Results and Discussion
The results showed that the water use efficiency of mung bean was significantly lower than that of mung bean monoculture in two patterns of mixed and incremental cultivation. The highest mung bean water use efficiency occurred at the irrigation level of 80% of the water requirement and single crop (0.51 kg m^-3). Maize water productivity in all cropping patterns decreases with increasing irrigation water consumption. There was no significant difference between the water productivity of the additive intercropping and the monoculture of maize, but the water productivity of the replacement intercropping had a significant difference with the other two cropping patterns. The highest value of LER was obtained in the additive intercropping as 1.56 and 1.52 in 80 and 100% of water requirement, respectively, which was equivalent to a 56 and 52% increase in profitability compared to a monoculture of the two species. WER was greater than 1 in all water levels and two intercropping patterns, which indicated the superiority of intercropping with less water than monoculture.

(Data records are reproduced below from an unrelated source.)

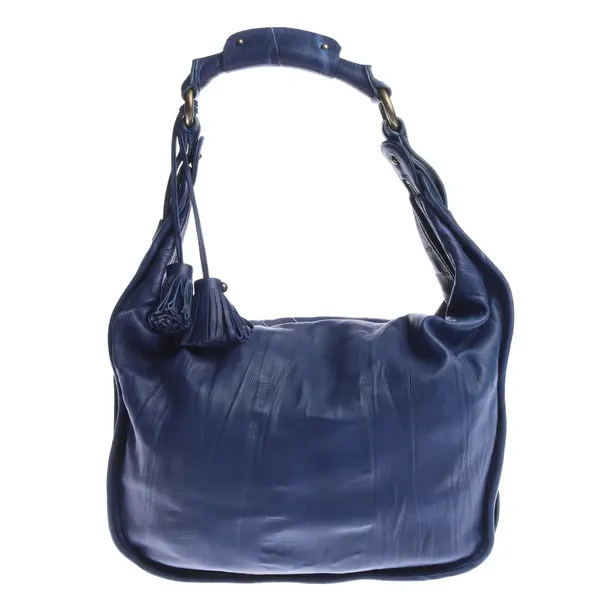 Borsa hobo, in Blu, Pelle, Marc Jacobs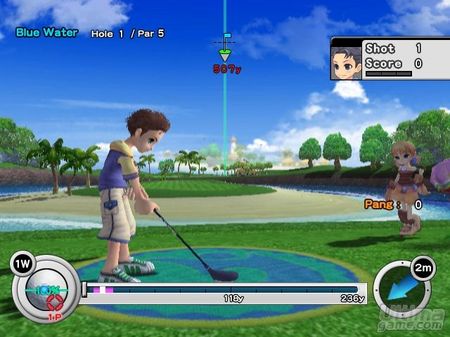 Nintendo confirma que Pangya! Golf with Style llegar el 8 de Junio a un precio algo ms ajustado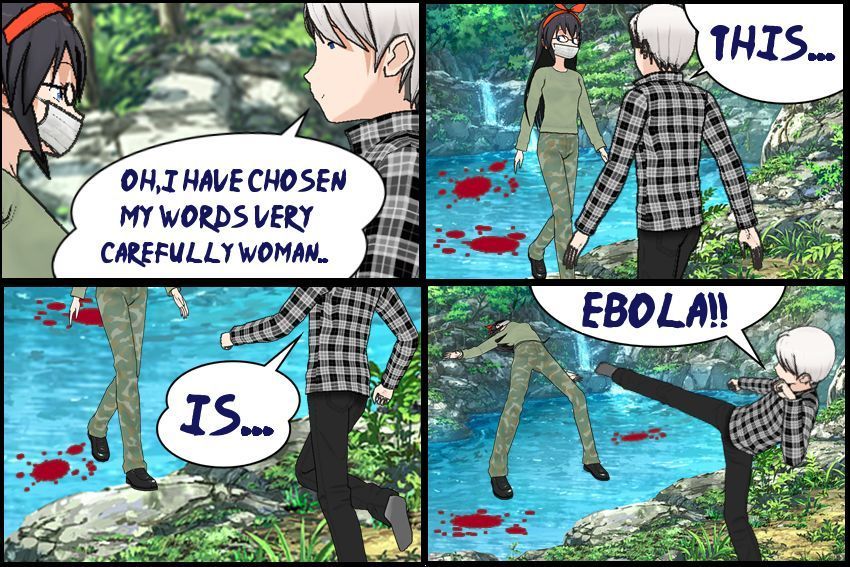 The Ebola Files Chapter 3 page 11 - Chapter 3 : The Ebola Files #3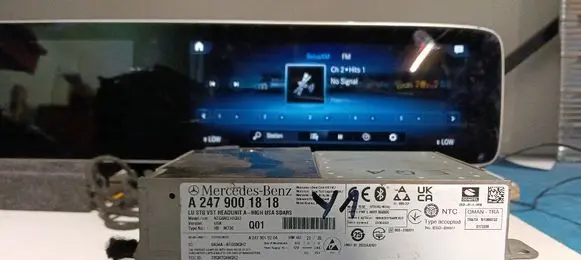 Mercedes-Benz B W247 Radio/CD/DVD/GPS head unit A2479001818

Also, the results showed that the highest WER value was 1.46 in the additive intercropping treatment with an 80% water consumption level. Additionally, the comparison of LER and WER indices showed that intercropping makes more efficient use of water and land resources. Also, the results indicated that the highest LER and WER occurred in the additive intercropping and the irrigation level was 80%. Therefore, additive intercropping and the use of an 80% irrigation level make the most efficient use of water and land resources.
 
Conclusion
The higher WER and LER indexes in this study suggest that an intercropping system may save 45%–56% of water and farmland, achieving similar yields in comparison to sole maize and sole mung bean. Thus, the intercropping system would be an advantageous cropping system for sustaining crop productivity and improving water and land use efficiency. However, additional research is required to comprehend the resource capture mechanism of intercrop species in intercropping systems under the changing climate. Especially, a series of comprehensive studies to develop the best management approaches regarding fertilization, irrigation, and pest control would support the sustainability of intercropping systems and farmer adoption. The successful adoption of the intercropping system will play an important role in meeting the food requirements of the increasing population, especially in arid and semiarid countries such as Iran which are facing challenges in resource limitation. The results of this study showed that by using intercropping system and optimal management of water consumption, it is possible to achieve performance similar to single crop cultivation with 45% less water and 56% less land use. However, more research is needed to understand the mechanism of how resources are absorbed by mixed species in intercropping systems, especially under different climatic conditions.